1948年年底至1949年初,我父亲在法库县三区与中国人民解放军驻法库县的军事代表老红军罗永祥结识,罗当时在东北民主联军军政大学工作。他认为我父亲字写得好,革命立场坚定,根正苗红,就把他带在身边随部队到辽西重镇锦州。父亲被编入中国人民解放军东北健康四团机关任书记,是罗永祥政委的专职文书,简称罗政办书记(罗永祥,字应相,1945年冬,随林彪(东北民主联军司令员)部队来到东北,后任辽西军区后勤部政委。至今我同他的长子罗旭光及长孙罗兴仍保持着长期密切联系和深厚友谊)。

在罗永祥的言传身教下,我父亲的政治觉悟和业务素质迅速提高。1951年5月他介绍三弟即我三叔黄柯卉英(汉名丁成贤)到辽西军区做勤务工作,任辽西省农业厅公务员;辽西省扫盲办公室科员 (当时辽宁分为辽西、辽东两省,辽西省省会在锦州,后合并为辽宁省) 。

父亲在工作中与罗政委结下了深厚友谊,审干时罗政委给我父亲做了很好的鉴定,并赠送给他1只钢笔和1条皮带。

1952年,我父亲跟随罗政委随中国人民志愿军抗美援朝,赴朝后,罗任中国人民志愿军后勤部一分部政委,兼任战防炮三十三师参谋长。同年7月,在朝鲜阳德郡马转里(音译:马壮里)列车遭遇敌机轰炸,在组织掩护同志撤离时,被延时炸弹炸成重伤,经后方医院医治无效而牺牲。罗政委牺牲后我父亲万分悲痛,回国后,睹物思人,经常以泪洗面。组织决定调往归国日侨接待站任书记和翻译工作。

● ● ● ●

## 任务要求
**1)** 根据上面的选段,回答下列问题,每题一行:
(a) 审干后罗永祥送给"我父亲"哪两样东西?
(b) 1951年5月,三叔被介绍到哪里做勤务工作?
(c) 罗永祥乘坐的列车在什么地方遭遇敌机轰炸?
**2)** 判断下列说法是否符合上面的选段,先答"是"或"否",再引用选段中起决定作用的原话:
(a) "我父亲"被编入东北健康四团机关任书记。
(b) 当时辽西省的省会设在沈阳。
(c) 罗永祥于1945年冬随部队来到东北。

## 数据集条目
● ● ● ●

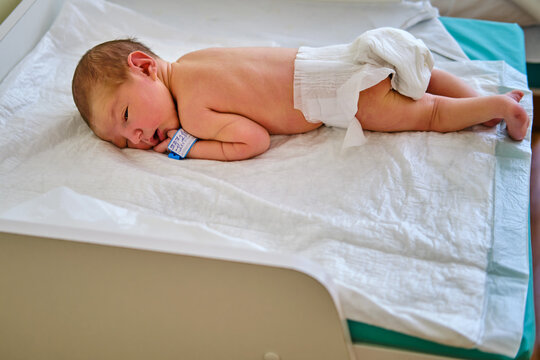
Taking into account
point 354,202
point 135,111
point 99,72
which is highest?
point 99,72

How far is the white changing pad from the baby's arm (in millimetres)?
32

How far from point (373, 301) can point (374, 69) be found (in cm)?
58

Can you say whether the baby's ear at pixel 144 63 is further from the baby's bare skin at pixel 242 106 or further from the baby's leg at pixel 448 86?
the baby's leg at pixel 448 86

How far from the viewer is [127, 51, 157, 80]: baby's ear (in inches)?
53.5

● ● ● ●

## 逐条作答
**1)**
(a) 1只钢笔和1条皮带。
(b) 辽西军区。
(c) 朝鲜阳德郡马转里(音译:马壮里)。

**2)**
(a) 是。"父亲被编入中国人民解放军东北健康四团机关任书记"
(b) 否。"辽西省省会在锦州"
(c) 是。"1945年冬,随林彪(东北民主联军司令员)部队来到东北"